### Try it
Return the part of the exponent question between "I know that" and "very much appreciated.", inclusive, copied word for word.
───── Source text ─────
# How can I simplify $(4ab^{-1})^{-2}$

As part of a wider expression I have a component $$(4ab^{-1})^{-2}$$

I know that using the rules of exponents, if there was no radical within the brackets I could rewrite like this:

$$\frac{(4ab)}{2}$$

I also know that if the only component within the brackets were $$b^{-1}$$ then I could multiple to be $$b^{-1 * -2}$$ = $$b^2$$

But I cannot see how to combine these two pieces.

How can I simplify $$(4ab^{-1})^{-2}$$? Baby steps very much appreciated.
───── Dataset content ─────
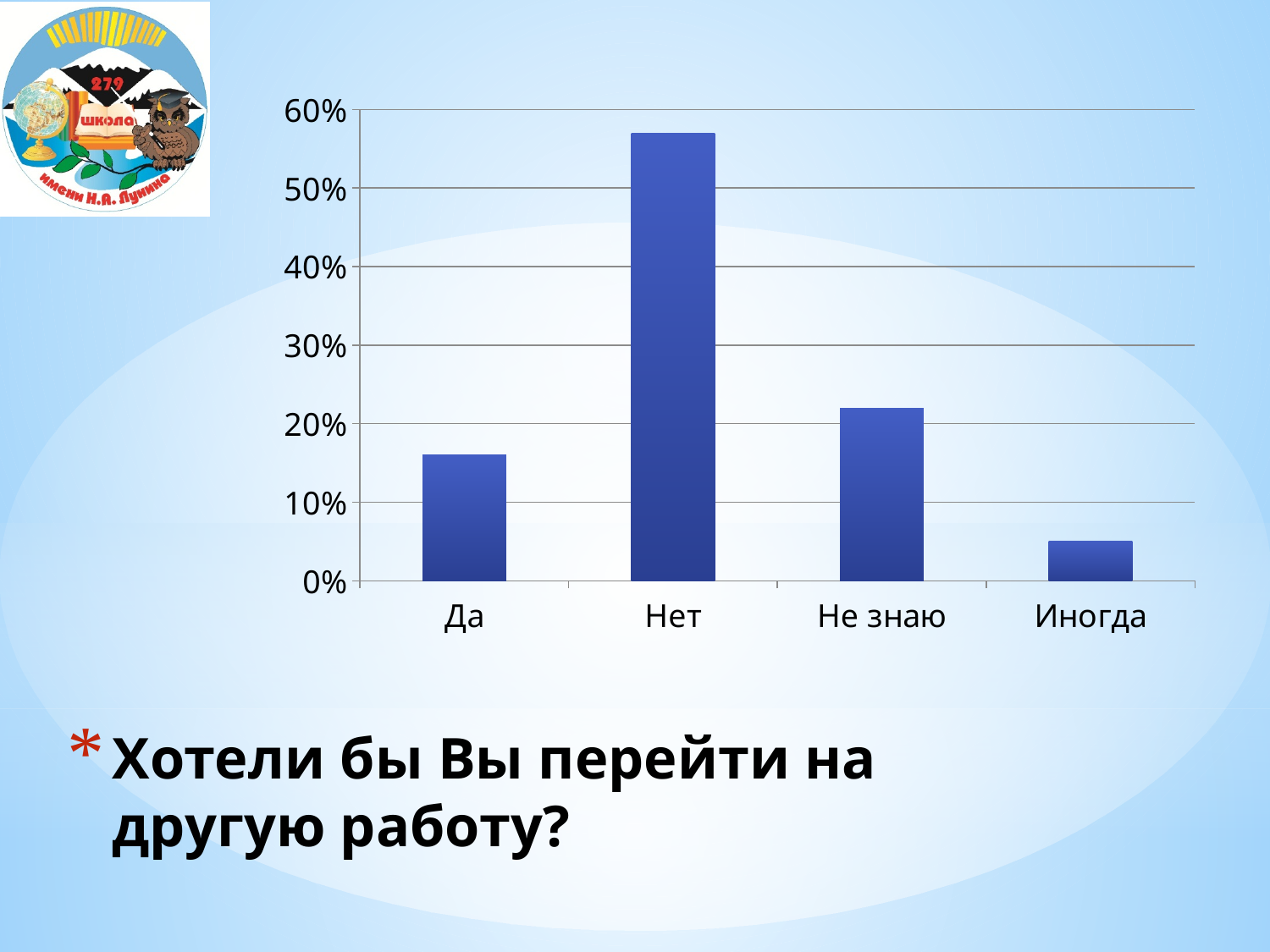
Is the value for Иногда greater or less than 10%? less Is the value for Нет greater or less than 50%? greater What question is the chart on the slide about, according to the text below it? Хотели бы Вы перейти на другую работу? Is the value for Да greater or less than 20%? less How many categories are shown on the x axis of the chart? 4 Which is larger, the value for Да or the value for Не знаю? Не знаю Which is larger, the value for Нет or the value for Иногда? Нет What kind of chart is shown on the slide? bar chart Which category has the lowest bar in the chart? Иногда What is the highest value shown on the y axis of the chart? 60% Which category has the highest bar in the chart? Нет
─────
### Answer space
I know that using the rules of exponents, if there was no radical within the brackets I could rewrite like this:

$$\frac{(4ab)}{2}$$

I also know that if the only component within the brackets were $$b^{-1}$$ then I could multiple to be $$b^{-1 * -2}$$ = $$b^2$$

But I cannot see how to combine these two pieces.

How can I simplify $$(4ab^{-1})^{-2}$$? Baby steps very much appreciated.